- **ENTRIES**:

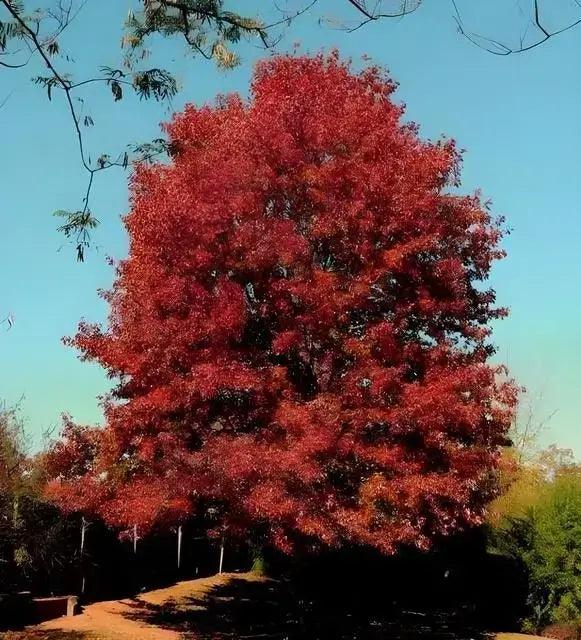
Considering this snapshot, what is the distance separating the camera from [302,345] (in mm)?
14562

--

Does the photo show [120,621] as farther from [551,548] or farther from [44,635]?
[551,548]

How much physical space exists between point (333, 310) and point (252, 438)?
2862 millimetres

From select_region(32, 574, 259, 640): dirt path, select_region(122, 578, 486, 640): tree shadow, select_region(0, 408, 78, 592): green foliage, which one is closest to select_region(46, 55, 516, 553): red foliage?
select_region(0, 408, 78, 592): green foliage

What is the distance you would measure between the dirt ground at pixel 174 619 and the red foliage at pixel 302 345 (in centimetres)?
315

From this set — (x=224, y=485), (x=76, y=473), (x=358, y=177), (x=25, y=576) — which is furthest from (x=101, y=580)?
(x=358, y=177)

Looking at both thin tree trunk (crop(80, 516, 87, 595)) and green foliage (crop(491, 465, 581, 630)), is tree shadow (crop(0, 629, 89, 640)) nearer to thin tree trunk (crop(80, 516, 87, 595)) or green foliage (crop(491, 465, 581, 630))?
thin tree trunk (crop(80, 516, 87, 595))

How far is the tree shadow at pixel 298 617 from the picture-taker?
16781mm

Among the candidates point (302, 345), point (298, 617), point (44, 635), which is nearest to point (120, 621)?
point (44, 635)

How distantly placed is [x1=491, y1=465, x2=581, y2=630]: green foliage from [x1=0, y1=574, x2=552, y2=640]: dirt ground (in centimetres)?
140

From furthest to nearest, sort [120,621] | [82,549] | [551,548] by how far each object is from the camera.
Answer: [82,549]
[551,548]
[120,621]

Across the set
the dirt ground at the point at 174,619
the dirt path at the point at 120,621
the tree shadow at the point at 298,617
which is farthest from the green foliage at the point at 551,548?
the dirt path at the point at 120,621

- **REQUIREMENT**: Please return every line above that contains the word "point".

- **REPLY**:
How much physical space exists between point (333, 310) and point (252, 438)?
Among the candidates point (302, 345), point (298, 617), point (44, 635), which is nearest to point (120, 621)?
point (44, 635)
the dirt ground at the point at 174,619
the dirt path at the point at 120,621
the tree shadow at the point at 298,617
which is farthest from the green foliage at the point at 551,548?
the dirt path at the point at 120,621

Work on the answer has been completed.